On the other hand, if the blockade continues for weeks and months, that will do real damage to the Qatari economy. Qatar has a land boundary with Saudi Arabia, and 40 percent of its food imports come through it and all its construction materials for the mega projects and World Cup projects. So the Qataris will have to think about what kind of concessions they could offer.
How does this fit into the larger tensions in the region — between Saudi Arabia and Iran, for instance — that have bubbled up after Trump’s foreign trip?

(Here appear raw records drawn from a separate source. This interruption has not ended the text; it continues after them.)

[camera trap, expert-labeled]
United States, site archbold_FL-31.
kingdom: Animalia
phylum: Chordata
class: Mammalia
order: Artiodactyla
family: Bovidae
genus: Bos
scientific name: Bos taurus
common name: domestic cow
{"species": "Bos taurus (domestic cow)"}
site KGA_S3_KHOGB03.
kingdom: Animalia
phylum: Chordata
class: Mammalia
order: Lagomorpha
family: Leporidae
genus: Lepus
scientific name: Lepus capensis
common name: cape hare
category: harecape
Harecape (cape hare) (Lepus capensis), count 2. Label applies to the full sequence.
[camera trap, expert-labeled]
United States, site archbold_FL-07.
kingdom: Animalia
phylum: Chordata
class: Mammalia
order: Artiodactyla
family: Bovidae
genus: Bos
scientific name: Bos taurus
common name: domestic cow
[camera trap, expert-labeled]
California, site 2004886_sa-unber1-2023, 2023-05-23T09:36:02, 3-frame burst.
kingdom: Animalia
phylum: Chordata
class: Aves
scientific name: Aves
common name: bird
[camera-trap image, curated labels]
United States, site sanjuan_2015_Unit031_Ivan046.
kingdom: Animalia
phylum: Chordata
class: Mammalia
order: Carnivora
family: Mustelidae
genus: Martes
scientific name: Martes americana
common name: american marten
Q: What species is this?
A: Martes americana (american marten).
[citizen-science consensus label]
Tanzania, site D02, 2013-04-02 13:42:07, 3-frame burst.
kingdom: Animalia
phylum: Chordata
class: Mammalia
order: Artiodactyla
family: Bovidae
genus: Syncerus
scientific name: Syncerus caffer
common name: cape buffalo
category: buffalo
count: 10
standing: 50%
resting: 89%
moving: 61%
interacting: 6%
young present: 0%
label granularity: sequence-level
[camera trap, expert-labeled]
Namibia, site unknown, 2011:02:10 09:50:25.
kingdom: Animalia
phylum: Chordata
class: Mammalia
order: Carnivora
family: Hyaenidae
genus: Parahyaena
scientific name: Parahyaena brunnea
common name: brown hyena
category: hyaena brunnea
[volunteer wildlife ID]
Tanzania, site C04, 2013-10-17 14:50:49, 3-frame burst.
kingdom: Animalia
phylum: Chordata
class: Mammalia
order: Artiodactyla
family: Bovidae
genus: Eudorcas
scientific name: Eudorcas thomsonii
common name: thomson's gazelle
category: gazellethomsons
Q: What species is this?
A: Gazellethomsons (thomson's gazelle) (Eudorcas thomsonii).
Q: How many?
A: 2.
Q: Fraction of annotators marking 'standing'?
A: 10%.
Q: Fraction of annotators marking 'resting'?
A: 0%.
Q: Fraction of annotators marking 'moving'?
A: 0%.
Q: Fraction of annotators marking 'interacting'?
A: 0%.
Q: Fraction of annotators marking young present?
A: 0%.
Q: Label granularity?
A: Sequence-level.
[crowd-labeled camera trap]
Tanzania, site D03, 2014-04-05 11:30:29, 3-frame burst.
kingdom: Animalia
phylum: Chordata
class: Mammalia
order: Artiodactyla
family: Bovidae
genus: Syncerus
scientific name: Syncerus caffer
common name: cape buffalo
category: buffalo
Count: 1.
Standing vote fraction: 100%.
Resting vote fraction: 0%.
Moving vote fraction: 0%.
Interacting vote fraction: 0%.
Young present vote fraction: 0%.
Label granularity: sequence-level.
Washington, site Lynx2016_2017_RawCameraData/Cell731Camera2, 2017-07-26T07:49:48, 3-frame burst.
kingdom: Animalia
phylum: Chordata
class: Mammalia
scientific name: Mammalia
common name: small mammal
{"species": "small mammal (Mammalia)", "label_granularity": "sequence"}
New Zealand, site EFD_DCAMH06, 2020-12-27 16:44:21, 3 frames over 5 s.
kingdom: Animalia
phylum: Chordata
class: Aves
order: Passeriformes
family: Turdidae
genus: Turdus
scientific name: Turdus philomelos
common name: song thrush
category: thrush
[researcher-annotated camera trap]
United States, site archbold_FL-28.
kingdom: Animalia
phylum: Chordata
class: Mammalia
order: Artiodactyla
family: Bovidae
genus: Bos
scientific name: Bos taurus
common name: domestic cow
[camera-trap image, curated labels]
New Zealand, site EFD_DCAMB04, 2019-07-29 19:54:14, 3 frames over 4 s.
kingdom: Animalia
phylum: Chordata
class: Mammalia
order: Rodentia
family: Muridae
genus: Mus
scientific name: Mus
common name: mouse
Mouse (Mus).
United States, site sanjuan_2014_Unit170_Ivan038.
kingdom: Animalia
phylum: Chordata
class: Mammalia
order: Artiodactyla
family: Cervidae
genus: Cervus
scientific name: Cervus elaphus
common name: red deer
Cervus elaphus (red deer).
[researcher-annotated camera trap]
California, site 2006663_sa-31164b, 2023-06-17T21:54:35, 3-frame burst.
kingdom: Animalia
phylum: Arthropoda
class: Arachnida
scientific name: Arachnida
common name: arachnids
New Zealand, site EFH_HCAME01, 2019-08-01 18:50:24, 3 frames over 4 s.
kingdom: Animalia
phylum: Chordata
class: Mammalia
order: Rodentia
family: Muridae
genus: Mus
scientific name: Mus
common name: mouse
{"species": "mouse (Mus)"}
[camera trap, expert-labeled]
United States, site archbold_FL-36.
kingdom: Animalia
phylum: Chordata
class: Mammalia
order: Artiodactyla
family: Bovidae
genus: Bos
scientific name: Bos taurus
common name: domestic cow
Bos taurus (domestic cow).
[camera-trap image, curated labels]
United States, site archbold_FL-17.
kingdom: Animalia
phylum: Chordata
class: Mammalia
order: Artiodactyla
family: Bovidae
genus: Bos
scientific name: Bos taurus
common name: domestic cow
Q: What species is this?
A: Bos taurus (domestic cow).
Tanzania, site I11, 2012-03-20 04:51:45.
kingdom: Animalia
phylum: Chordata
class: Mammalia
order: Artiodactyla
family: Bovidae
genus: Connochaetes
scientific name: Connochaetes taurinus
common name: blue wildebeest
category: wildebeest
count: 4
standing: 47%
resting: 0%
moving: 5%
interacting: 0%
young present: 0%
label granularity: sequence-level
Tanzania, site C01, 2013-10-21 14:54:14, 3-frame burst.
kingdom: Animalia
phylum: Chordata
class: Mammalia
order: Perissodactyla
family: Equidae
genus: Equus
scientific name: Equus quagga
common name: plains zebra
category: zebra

The signals the administration was giving may embolden the Saudis and the Emiratis to become much more assertive. The fact that you have key people within the Trump administration who may be inexperienced also gave the Saudis and the Emiratis an opportunity to begin to try to shape how the administration would think about the Middle East, which seems to have happened. For example, it was reported in January that al Otaiba, the UAE ambassador to the U.S. — the guy whose email was hacked — was in almost daily contact with Jared Kushner, effectively mentoring him on Middle East politics. If that’s al Otaiba’s level of access to the administration, he’s passing on a vision of a Middle East that’s very much in the UAE’s interest. And there’s a vacuum in the Middle East right now, and governments are going to rush in to fill that vacuum.
Why is there that vacuum?
There’s a feeling that the U.S. is focused on domestic issues. There’s a sense of disconnect or drift in U.S. foreign policy. There’s a perception that countries and people are working off, that maybe this is a good time to make a move.
This interview has been edited and condensed for clarity.